The orange market is currently enjoying good demand. "There are genuine shortages," begins Conrad Rijnhout of the Dutch company VerDi Import. "At present, we're loading the last Egyptian oranges, and I imagine those growers are delighted with the season. They had nice volumes, nice fruit, and nice prices."
"Egyptian oranges are still being loaded, and they're still of good quality, something that was unfathomable a few years ago," says Conrad, who foresees another demand market in the coming weeks. "It's hot and dry in Morocco, so they have little fruit available and good local market demand. South Africa has yet to get properly started. Still, we shouldn't count ourselves too lucky. Prices remaining too high will cause a reaction. Also, exporters have choices; the Canadian market, for example, has been paying good prices in recent years."

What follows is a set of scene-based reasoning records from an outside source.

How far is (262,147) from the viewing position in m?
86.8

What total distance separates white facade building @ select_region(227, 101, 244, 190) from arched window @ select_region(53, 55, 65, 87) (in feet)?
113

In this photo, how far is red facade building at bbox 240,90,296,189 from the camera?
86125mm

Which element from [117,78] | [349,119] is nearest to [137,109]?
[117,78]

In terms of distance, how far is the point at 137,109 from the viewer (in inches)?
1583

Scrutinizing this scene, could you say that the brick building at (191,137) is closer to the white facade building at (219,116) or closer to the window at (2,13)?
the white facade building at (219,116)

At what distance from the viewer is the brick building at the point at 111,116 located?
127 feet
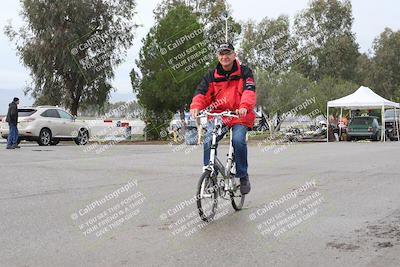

"South African grapefruit is trickling in, and sales are quite good. Grapefruit growers taking a more controlled approach to shipping consistent volumes weekly is paying off. For instance, they're no longer sending bins for processing or extreme sizes. Prices were at €18+ but are now down to €16 to €17," explains Conrad.
"Given the increased costs, that's still just acceptable." According to him, grapefruit still sells well. "Household consumption may not be as high as it used to be, but in other sectors like hospitality, still uses plenty of this product in, say, salads," Conrad continues.
Lemon prices are good too. Argentina's many internal problems come at the expense of efficiency and competitiveness.
"With its increasing plantings, South Africa has taken over Argentina's lemon market dominance. Last week, however, South Africa loaded slightly less."
"That was because of the rain. Initially, lemon prices were above €20. That was a bit too wild, but good sizes are now fetching between €17 and €18, and I expect this market to stabilize. In any case, the good weather we're having at the moment is conducive to lemon sales," says Rijnhout.
Finally, he calls the mandarin market remarkably good. "Everyone's far more careful than last year, which cost money on both the supplier and buyer side. Peru has, very noticeably, exported far fewer mandarins than last year. That supply from South Africa's not bad. We're currently receiving the Nova and ClemenVilla varieties. It's a few more weeks before we start loading Orii and Nadorcott."
"That's creating a positive mood on the market. Also, the exchange rate is currently in South African growers' favor. The overall fruit supply in Europe adds to that, too," Conrad concludes.